Ich mache mir im Normalfall keine tollen Vorsätze für das neue Jahr, da ich davon nicht viel halte. Dieses Jahr gibt es aber einen: Ich möchte mein Leben ein wenig entschleunigen. Gerade in dieser Woche ist mir klar geworden, dass ich mir selbst kaum Raum zum Durchatmen gebe. Wie manche in meinem engeren Umkreis sicher gemerkt haben, bin ich nur unterwegs. Die eine Veranstaltung hier, die nächste da. Am Besten 3 an einem Wochenende und dann noch diverse Hobbies dazwischen quetschen. Klar, das macht mir natürlich alles Spaß, aber man merkt auch wie es an der Energie zehrt und wenig Raum für meine kreativen Projekte geblieben ist. Wenig Raum dafür mich selbst zu spüren.

Aktuell befinde ich mich ein wenig in einem kreativen Tief und deshalb werde ich diese Winterzeit ganz bewusst als Auszeit von allem nutzen. Mein Plan ist es herauszufinden was mein aktueller Standpunkt im Leben ist und wohin ich will.

Es ist viel geschehen und ich fühle mich als wäre ich seit letztem Jahr ein großes Stück gewachsen. Fast so als wäre ich ein anderer Mensch. Ein neues Ich. Sicherlich mag das auch zum Teil so sein.
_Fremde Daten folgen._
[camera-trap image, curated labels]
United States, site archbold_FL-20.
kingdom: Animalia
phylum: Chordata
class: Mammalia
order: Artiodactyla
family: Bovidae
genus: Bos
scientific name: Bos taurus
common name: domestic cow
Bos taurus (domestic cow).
Es gab große Veränderungen, ich habe wundervolle Persönlichkeiten kennengelernt, viel gelacht und viel geweint. Neben neuen Menschen in meinem Leben sind da auch Menschen von früher, die man aus den Augen verloren hatte und nun sehr engen Kontakt hat. Ich hatte ein persönliches Hoch, bin gefallen und wieder aufgestanden. Mit der Hilfe meiner Freunde. 
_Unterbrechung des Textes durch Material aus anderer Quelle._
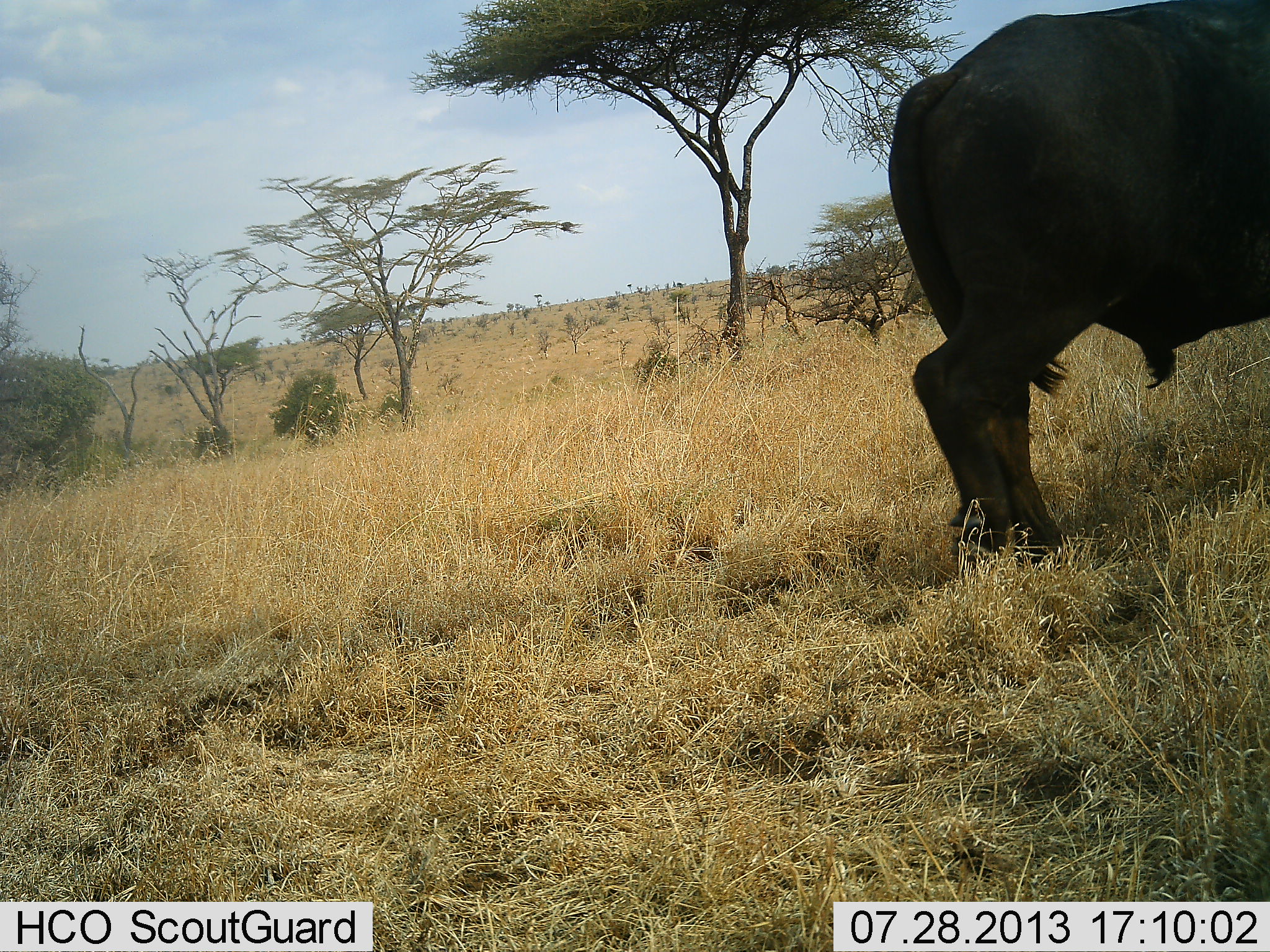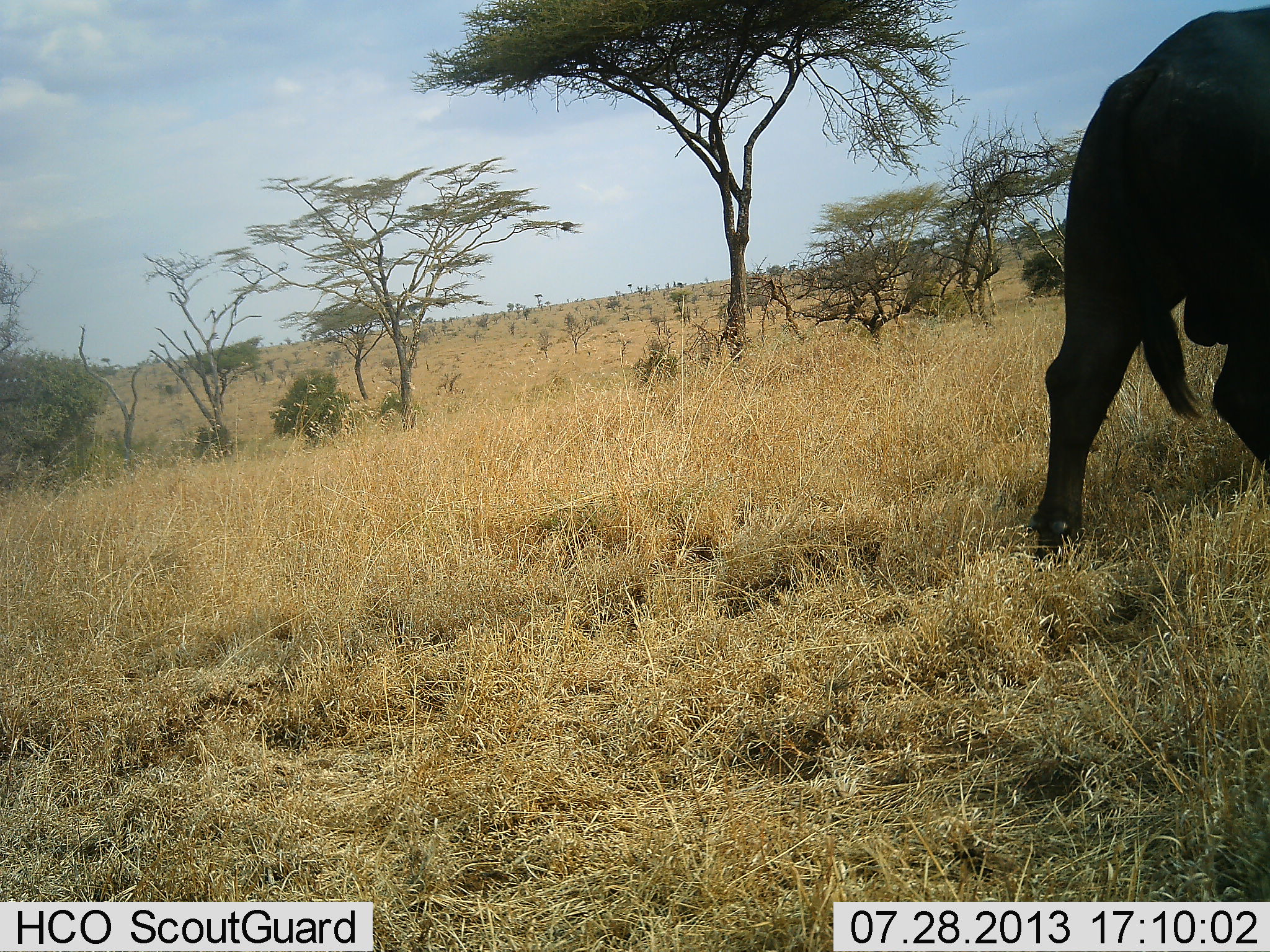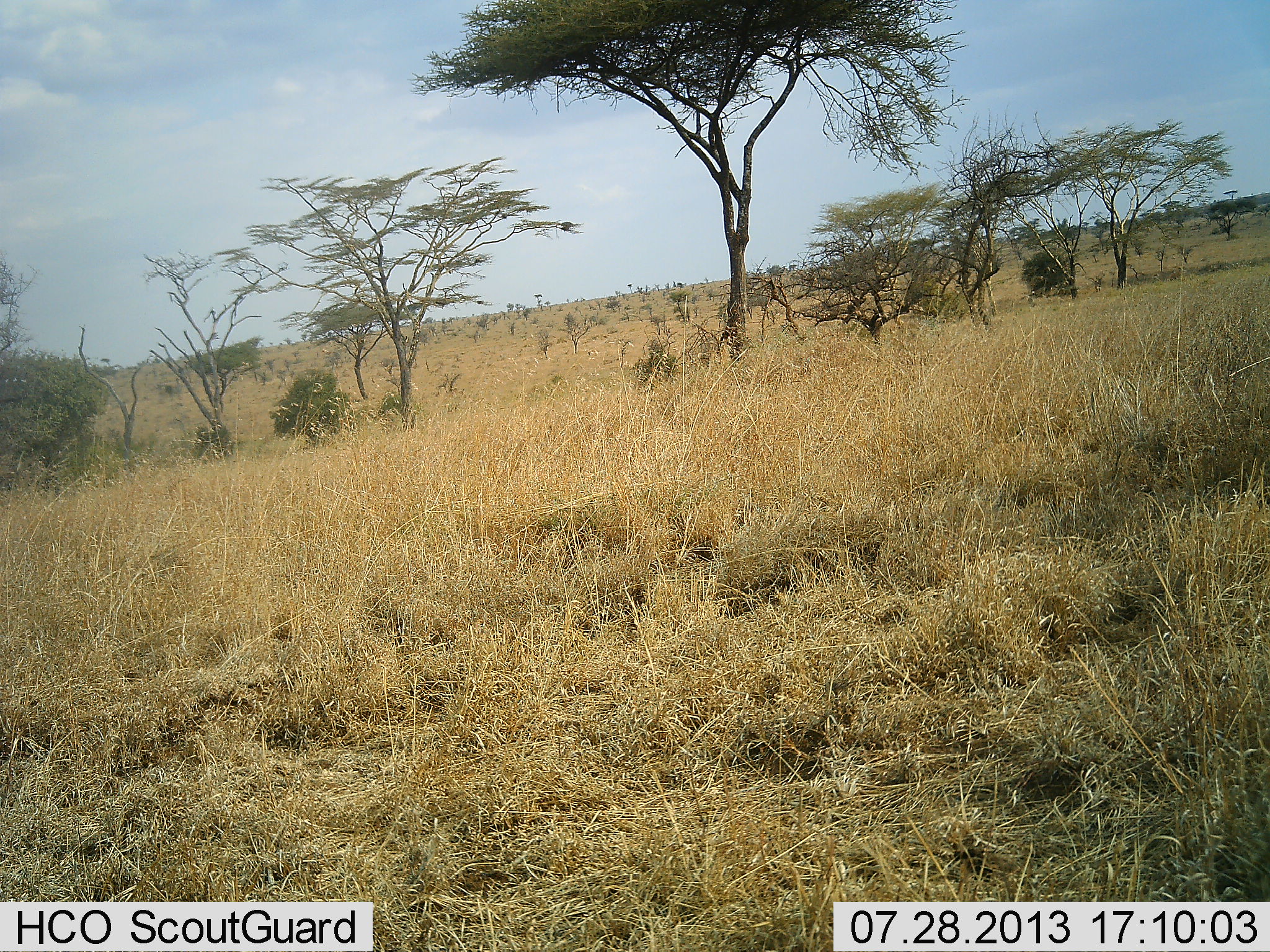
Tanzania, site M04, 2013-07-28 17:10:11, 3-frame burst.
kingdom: Animalia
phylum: Chordata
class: Mammalia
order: Artiodactyla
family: Bovidae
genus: Syncerus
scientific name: Syncerus caffer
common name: cape buffalo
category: buffalo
Buffalo (cape buffalo) (Syncerus caffer), count 1. Behavior (volunteer vote fractions): standing 0%, resting 0%, moving 100%, interacting 0%. Young present (vote fraction): 0%. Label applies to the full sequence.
Und natürlich verändert das. Man entwickelt sich. Das ist Leben. Das ist großartig. Wenn ich darüber nachdenke was das menschliche Herz alles mitmacht, dann bin ich noch mehr verliebt in dieses Leben. In alle Gefühle und Emotionen, die wir empfinden können. Ich habe dieses Jahr gelernt immer mehr auf mein Bauchgefühl und mein Herz zu hören. Das war keinesfalls einfach. Dazu musste ich erst einmal hinfallen weil ich zuvor mein Bauchgefühl ignoriert habe.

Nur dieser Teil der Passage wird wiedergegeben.